Did I tell you I am in a dark, dark mood. We are going out for fish fry and to the video store for a change of pace since its Friday.

I hope to become very involved in this forum and I thank God its here.

WELCOME!!!

Always was comparing myself when it came to my drinking, my best definition for my alcoholism was that I didn't get into trouble every time I was drinking, but every time I got into trouble I had been drinking.

BUTTERFLY-7 05-16-2008 02:24 PM

Keep coming Back it works if you work it so work itandhttp://i276.photobucket.com/albums/k...177-3AFQ1V.gif

LibertyorDeath 05-16-2008 02:25 PM

Welcome aboard!
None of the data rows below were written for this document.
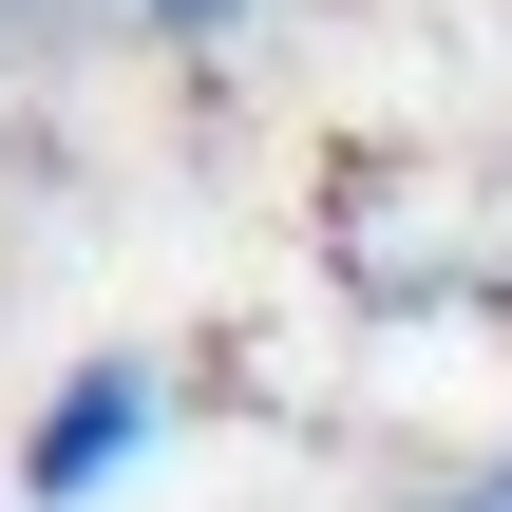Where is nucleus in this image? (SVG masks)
Instances as JSON below:
<instances>
[{
  "label": "nucleus",
  "instance_id": "obj_1",
  "mask_svg": "<svg viewBox=\"0 0 512 512\" xmlns=\"http://www.w3.org/2000/svg\"><path fill=\"white\" fill-rule=\"evenodd\" d=\"M152 437H171V380H152V361H76V380L38 399V437H19V494L38 512H95Z\"/></svg>",
  "mask_w": 512,
  "mask_h": 512
},
{
  "label": "nucleus",
  "instance_id": "obj_2",
  "mask_svg": "<svg viewBox=\"0 0 512 512\" xmlns=\"http://www.w3.org/2000/svg\"><path fill=\"white\" fill-rule=\"evenodd\" d=\"M133 19H152V38H228L247 0H133Z\"/></svg>",
  "mask_w": 512,
  "mask_h": 512
},
{
  "label": "nucleus",
  "instance_id": "obj_3",
  "mask_svg": "<svg viewBox=\"0 0 512 512\" xmlns=\"http://www.w3.org/2000/svg\"><path fill=\"white\" fill-rule=\"evenodd\" d=\"M456 512H512V456H494V475H475V494H456Z\"/></svg>",
  "mask_w": 512,
  "mask_h": 512
}]
</instances>
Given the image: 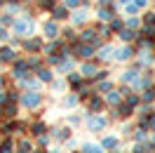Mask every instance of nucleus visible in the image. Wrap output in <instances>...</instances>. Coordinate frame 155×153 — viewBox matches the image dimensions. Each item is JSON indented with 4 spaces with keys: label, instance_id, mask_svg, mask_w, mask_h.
Returning a JSON list of instances; mask_svg holds the SVG:
<instances>
[{
    "label": "nucleus",
    "instance_id": "nucleus-1",
    "mask_svg": "<svg viewBox=\"0 0 155 153\" xmlns=\"http://www.w3.org/2000/svg\"><path fill=\"white\" fill-rule=\"evenodd\" d=\"M12 31H14V36H24V38H28V36H33L35 33V19H28V17H17L14 19V24H12Z\"/></svg>",
    "mask_w": 155,
    "mask_h": 153
},
{
    "label": "nucleus",
    "instance_id": "nucleus-2",
    "mask_svg": "<svg viewBox=\"0 0 155 153\" xmlns=\"http://www.w3.org/2000/svg\"><path fill=\"white\" fill-rule=\"evenodd\" d=\"M71 24L75 26V29H82V26H87L89 21V7H78V10L71 12Z\"/></svg>",
    "mask_w": 155,
    "mask_h": 153
},
{
    "label": "nucleus",
    "instance_id": "nucleus-3",
    "mask_svg": "<svg viewBox=\"0 0 155 153\" xmlns=\"http://www.w3.org/2000/svg\"><path fill=\"white\" fill-rule=\"evenodd\" d=\"M40 31H42V36L49 40H54L61 36V24H57L54 19H45L42 21V26H40Z\"/></svg>",
    "mask_w": 155,
    "mask_h": 153
},
{
    "label": "nucleus",
    "instance_id": "nucleus-4",
    "mask_svg": "<svg viewBox=\"0 0 155 153\" xmlns=\"http://www.w3.org/2000/svg\"><path fill=\"white\" fill-rule=\"evenodd\" d=\"M49 14H52V19L57 21V24H64V21H68V19H71V10H68L64 2H61V5L57 2V5L52 7V12H49Z\"/></svg>",
    "mask_w": 155,
    "mask_h": 153
},
{
    "label": "nucleus",
    "instance_id": "nucleus-5",
    "mask_svg": "<svg viewBox=\"0 0 155 153\" xmlns=\"http://www.w3.org/2000/svg\"><path fill=\"white\" fill-rule=\"evenodd\" d=\"M42 38H38V36H28V38L21 40V47L26 49V52H42Z\"/></svg>",
    "mask_w": 155,
    "mask_h": 153
},
{
    "label": "nucleus",
    "instance_id": "nucleus-6",
    "mask_svg": "<svg viewBox=\"0 0 155 153\" xmlns=\"http://www.w3.org/2000/svg\"><path fill=\"white\" fill-rule=\"evenodd\" d=\"M40 101H42V97L35 94V92H28V94H24V97H21V104L26 106V108H35Z\"/></svg>",
    "mask_w": 155,
    "mask_h": 153
},
{
    "label": "nucleus",
    "instance_id": "nucleus-7",
    "mask_svg": "<svg viewBox=\"0 0 155 153\" xmlns=\"http://www.w3.org/2000/svg\"><path fill=\"white\" fill-rule=\"evenodd\" d=\"M125 26L127 29H132V31H139L141 26H143V21H141V14H129L125 19Z\"/></svg>",
    "mask_w": 155,
    "mask_h": 153
},
{
    "label": "nucleus",
    "instance_id": "nucleus-8",
    "mask_svg": "<svg viewBox=\"0 0 155 153\" xmlns=\"http://www.w3.org/2000/svg\"><path fill=\"white\" fill-rule=\"evenodd\" d=\"M57 2L59 0H33V5H35L38 12H52V7H54Z\"/></svg>",
    "mask_w": 155,
    "mask_h": 153
},
{
    "label": "nucleus",
    "instance_id": "nucleus-9",
    "mask_svg": "<svg viewBox=\"0 0 155 153\" xmlns=\"http://www.w3.org/2000/svg\"><path fill=\"white\" fill-rule=\"evenodd\" d=\"M132 57H134V49L129 47V45L122 47V49H115V59L117 61H127V59H132Z\"/></svg>",
    "mask_w": 155,
    "mask_h": 153
},
{
    "label": "nucleus",
    "instance_id": "nucleus-10",
    "mask_svg": "<svg viewBox=\"0 0 155 153\" xmlns=\"http://www.w3.org/2000/svg\"><path fill=\"white\" fill-rule=\"evenodd\" d=\"M14 19H17V17H14V14H10V12H0V26H5V29H12V24H14Z\"/></svg>",
    "mask_w": 155,
    "mask_h": 153
},
{
    "label": "nucleus",
    "instance_id": "nucleus-11",
    "mask_svg": "<svg viewBox=\"0 0 155 153\" xmlns=\"http://www.w3.org/2000/svg\"><path fill=\"white\" fill-rule=\"evenodd\" d=\"M141 21H143L146 26H155V10H143V14H141Z\"/></svg>",
    "mask_w": 155,
    "mask_h": 153
},
{
    "label": "nucleus",
    "instance_id": "nucleus-12",
    "mask_svg": "<svg viewBox=\"0 0 155 153\" xmlns=\"http://www.w3.org/2000/svg\"><path fill=\"white\" fill-rule=\"evenodd\" d=\"M136 36H139V33L132 31V29H120V40H122V42H132Z\"/></svg>",
    "mask_w": 155,
    "mask_h": 153
},
{
    "label": "nucleus",
    "instance_id": "nucleus-13",
    "mask_svg": "<svg viewBox=\"0 0 155 153\" xmlns=\"http://www.w3.org/2000/svg\"><path fill=\"white\" fill-rule=\"evenodd\" d=\"M0 61H2V64H10V61H14V52H12L10 47H0Z\"/></svg>",
    "mask_w": 155,
    "mask_h": 153
},
{
    "label": "nucleus",
    "instance_id": "nucleus-14",
    "mask_svg": "<svg viewBox=\"0 0 155 153\" xmlns=\"http://www.w3.org/2000/svg\"><path fill=\"white\" fill-rule=\"evenodd\" d=\"M110 57H115V47L113 45H104L99 49V59H110Z\"/></svg>",
    "mask_w": 155,
    "mask_h": 153
},
{
    "label": "nucleus",
    "instance_id": "nucleus-15",
    "mask_svg": "<svg viewBox=\"0 0 155 153\" xmlns=\"http://www.w3.org/2000/svg\"><path fill=\"white\" fill-rule=\"evenodd\" d=\"M108 26H110V31H120V29H125V19H122V17H113V19L108 21Z\"/></svg>",
    "mask_w": 155,
    "mask_h": 153
},
{
    "label": "nucleus",
    "instance_id": "nucleus-16",
    "mask_svg": "<svg viewBox=\"0 0 155 153\" xmlns=\"http://www.w3.org/2000/svg\"><path fill=\"white\" fill-rule=\"evenodd\" d=\"M104 125H106L104 118H92V120H89V130H92V132H99V130H104Z\"/></svg>",
    "mask_w": 155,
    "mask_h": 153
},
{
    "label": "nucleus",
    "instance_id": "nucleus-17",
    "mask_svg": "<svg viewBox=\"0 0 155 153\" xmlns=\"http://www.w3.org/2000/svg\"><path fill=\"white\" fill-rule=\"evenodd\" d=\"M97 73H99V68L94 64H85L82 66V76H97Z\"/></svg>",
    "mask_w": 155,
    "mask_h": 153
},
{
    "label": "nucleus",
    "instance_id": "nucleus-18",
    "mask_svg": "<svg viewBox=\"0 0 155 153\" xmlns=\"http://www.w3.org/2000/svg\"><path fill=\"white\" fill-rule=\"evenodd\" d=\"M64 5L73 12V10H78V7H82V0H64Z\"/></svg>",
    "mask_w": 155,
    "mask_h": 153
},
{
    "label": "nucleus",
    "instance_id": "nucleus-19",
    "mask_svg": "<svg viewBox=\"0 0 155 153\" xmlns=\"http://www.w3.org/2000/svg\"><path fill=\"white\" fill-rule=\"evenodd\" d=\"M38 78H40V80H45V83H47V80H52V73H49L47 68H40V71H38Z\"/></svg>",
    "mask_w": 155,
    "mask_h": 153
},
{
    "label": "nucleus",
    "instance_id": "nucleus-20",
    "mask_svg": "<svg viewBox=\"0 0 155 153\" xmlns=\"http://www.w3.org/2000/svg\"><path fill=\"white\" fill-rule=\"evenodd\" d=\"M115 144H117V139H115V137H106V139H104V146H106V148H113Z\"/></svg>",
    "mask_w": 155,
    "mask_h": 153
},
{
    "label": "nucleus",
    "instance_id": "nucleus-21",
    "mask_svg": "<svg viewBox=\"0 0 155 153\" xmlns=\"http://www.w3.org/2000/svg\"><path fill=\"white\" fill-rule=\"evenodd\" d=\"M82 153H101V148H99V146H89V144H87Z\"/></svg>",
    "mask_w": 155,
    "mask_h": 153
},
{
    "label": "nucleus",
    "instance_id": "nucleus-22",
    "mask_svg": "<svg viewBox=\"0 0 155 153\" xmlns=\"http://www.w3.org/2000/svg\"><path fill=\"white\" fill-rule=\"evenodd\" d=\"M92 111H101V99H92Z\"/></svg>",
    "mask_w": 155,
    "mask_h": 153
},
{
    "label": "nucleus",
    "instance_id": "nucleus-23",
    "mask_svg": "<svg viewBox=\"0 0 155 153\" xmlns=\"http://www.w3.org/2000/svg\"><path fill=\"white\" fill-rule=\"evenodd\" d=\"M5 115H7V118H14V115H17V108H14V106H7Z\"/></svg>",
    "mask_w": 155,
    "mask_h": 153
},
{
    "label": "nucleus",
    "instance_id": "nucleus-24",
    "mask_svg": "<svg viewBox=\"0 0 155 153\" xmlns=\"http://www.w3.org/2000/svg\"><path fill=\"white\" fill-rule=\"evenodd\" d=\"M54 134H57L59 139H68V130H57Z\"/></svg>",
    "mask_w": 155,
    "mask_h": 153
},
{
    "label": "nucleus",
    "instance_id": "nucleus-25",
    "mask_svg": "<svg viewBox=\"0 0 155 153\" xmlns=\"http://www.w3.org/2000/svg\"><path fill=\"white\" fill-rule=\"evenodd\" d=\"M10 38V33H7V29L5 26H0V40H7Z\"/></svg>",
    "mask_w": 155,
    "mask_h": 153
},
{
    "label": "nucleus",
    "instance_id": "nucleus-26",
    "mask_svg": "<svg viewBox=\"0 0 155 153\" xmlns=\"http://www.w3.org/2000/svg\"><path fill=\"white\" fill-rule=\"evenodd\" d=\"M45 132V125H35V127H33V134H42Z\"/></svg>",
    "mask_w": 155,
    "mask_h": 153
},
{
    "label": "nucleus",
    "instance_id": "nucleus-27",
    "mask_svg": "<svg viewBox=\"0 0 155 153\" xmlns=\"http://www.w3.org/2000/svg\"><path fill=\"white\" fill-rule=\"evenodd\" d=\"M26 64H28V66H38V64H40V59H38V57H31Z\"/></svg>",
    "mask_w": 155,
    "mask_h": 153
},
{
    "label": "nucleus",
    "instance_id": "nucleus-28",
    "mask_svg": "<svg viewBox=\"0 0 155 153\" xmlns=\"http://www.w3.org/2000/svg\"><path fill=\"white\" fill-rule=\"evenodd\" d=\"M108 101H110V104H117V101H120V94H117V92H115V94H110V97H108Z\"/></svg>",
    "mask_w": 155,
    "mask_h": 153
},
{
    "label": "nucleus",
    "instance_id": "nucleus-29",
    "mask_svg": "<svg viewBox=\"0 0 155 153\" xmlns=\"http://www.w3.org/2000/svg\"><path fill=\"white\" fill-rule=\"evenodd\" d=\"M0 153H12L10 144H2V146H0Z\"/></svg>",
    "mask_w": 155,
    "mask_h": 153
},
{
    "label": "nucleus",
    "instance_id": "nucleus-30",
    "mask_svg": "<svg viewBox=\"0 0 155 153\" xmlns=\"http://www.w3.org/2000/svg\"><path fill=\"white\" fill-rule=\"evenodd\" d=\"M94 5H113V0H94Z\"/></svg>",
    "mask_w": 155,
    "mask_h": 153
},
{
    "label": "nucleus",
    "instance_id": "nucleus-31",
    "mask_svg": "<svg viewBox=\"0 0 155 153\" xmlns=\"http://www.w3.org/2000/svg\"><path fill=\"white\" fill-rule=\"evenodd\" d=\"M64 104H66V106H73V104H75V97H68V99L64 101Z\"/></svg>",
    "mask_w": 155,
    "mask_h": 153
},
{
    "label": "nucleus",
    "instance_id": "nucleus-32",
    "mask_svg": "<svg viewBox=\"0 0 155 153\" xmlns=\"http://www.w3.org/2000/svg\"><path fill=\"white\" fill-rule=\"evenodd\" d=\"M78 80H80V76H78V73H73V76H71V83H73V85H78Z\"/></svg>",
    "mask_w": 155,
    "mask_h": 153
},
{
    "label": "nucleus",
    "instance_id": "nucleus-33",
    "mask_svg": "<svg viewBox=\"0 0 155 153\" xmlns=\"http://www.w3.org/2000/svg\"><path fill=\"white\" fill-rule=\"evenodd\" d=\"M5 101H7V94H5V92H0V104H5Z\"/></svg>",
    "mask_w": 155,
    "mask_h": 153
}]
</instances>
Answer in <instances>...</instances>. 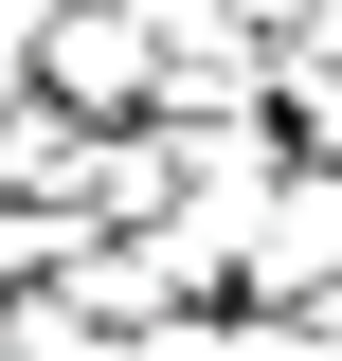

Best of luck to you! You will find lots of support and information here.


Liberty~

nogard 05-16-2008 06:11 PM

Welcome to SR :)

bigredme 05-16-2008 06:17 PM

Good goin lady! Welcome to the forum. There is something for all here. I think you are very strong and wise to come to terms with your drinking. Keep writing and I will keep you in my thoughts.
bigredme

kj3880 05-16-2008 06:22 PM

Welcome!!! Glad to have another woman in her prime years around to talk to!!!